◆ **Complete the following**
1. In the passage on personality dimensions and cognitive style, which Big Five trait is the abstract vs. concrete thinking dimension closely related to?
2. Carry on the passage on personality dimensions and cognitive style, picking up right after its final sentence.

◆ **Reading passage**
##############################

I would argue that our greatest professional and personal satisfaction doesn’t come from fixing our deficits. Instead, it comes from identifying and leveraging our natural strengths. That’s why I created the fun, science-inspired Hidden Superpower Test — to help you know where your strengths might be hiding. You can take the test here to discover yours. It’s a fun way to look at yourself through a new lens.

The science behind this framework rests on three well-established personality dimensions that predict how we think, work and create.

Three Dimensions That Guide Your Cognitive Style

Personality is a multi-dimensional puzzle. At the risk of being reductionistic, here are three dimensions that matter a great deal in defining the way we think, work, behave and interact with the world:

  1. Abstract vs. concrete thinking. This dimension, closely related to the Big Five trait of openness to experience, determines whether you’re energized by future possibilities and theoretical concepts or by present-day practicalities and tangible realities. People high in openness — i.e., the abstract thinkers — excel at pattern recognition, strategic planning and innovation. They’re the ones asking “what if?” and envisioning possibilities others don’t see. People low in openness (concrete thinkers) excel at execution, troubleshooting and working with physical or immediate realities. They’re asking “what’s actually happening right now?” and solving real problems in real time. Neither is superior. Research consistently shows that both cognitive styles are essential for organizational success, but they contribute in different ways.

##############################

◆ **Data segment**
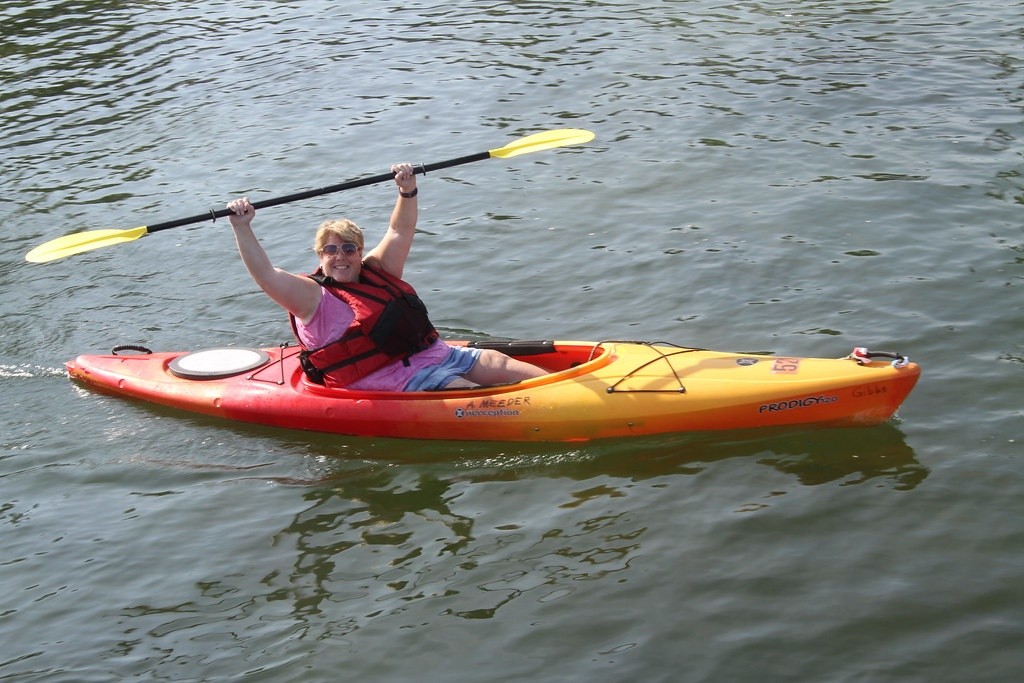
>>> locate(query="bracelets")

##############################

◆ **Responses in order**
1. Openness to experience.

2.
  2. Collaborative vs. independent work. This maps onto extraversion in the Big Five model. Extraverted individuals (the collaborators) gain energy from social interaction and think best when bouncing ideas off others. They excel in roles requiring coordination, persuasion and team motivation. Introverted individuals need solitude to do their best thinking. They excel in roles requiring deep focus, individual expertise and autonomous decision-making. Again, neither is better. The key is alignment between your natural preference and your role.
  3. Structured vs. flexible approach. This reflects conscientiousness, or the tendency to plan, organize and execute systematically versus improvising and adapting in real time. High-conscientiousness individuals — the structured thinkers — excel when success requires discipline, precision and following complex procedures. They’re reliable, thorough and detail-oriented. Low-conscientiousness individuals (flexible thinkers) excel in fluid, unpredictable environments where plans become obsolete quickly. They’re adaptable, spontaneous and comfortable with ambiguity.

Why Your Combination Matters More Than Individual Traits

The real insight comes from understanding how these three dimensions interact to create distinct cognitive “superpowers.” Consider two people who are both concrete thinkers. If one is collaborative and structured, they might excel at community stabilization — coordinating teams around established protocols to ensure everyone’s needs are met. If the other is independent and flexible, they might excel more at tactical crisis response — solving immediate problems alone through improvisation and gut instinct.

Same trait, different superpower.

This is why generic personality feedback often falls flat. Knowing you’re “introverted” or “conscientious” doesn’t tell you what to actually do with that information. But understanding the complexity within your cognitive profile is where the scientific magic starts to happen.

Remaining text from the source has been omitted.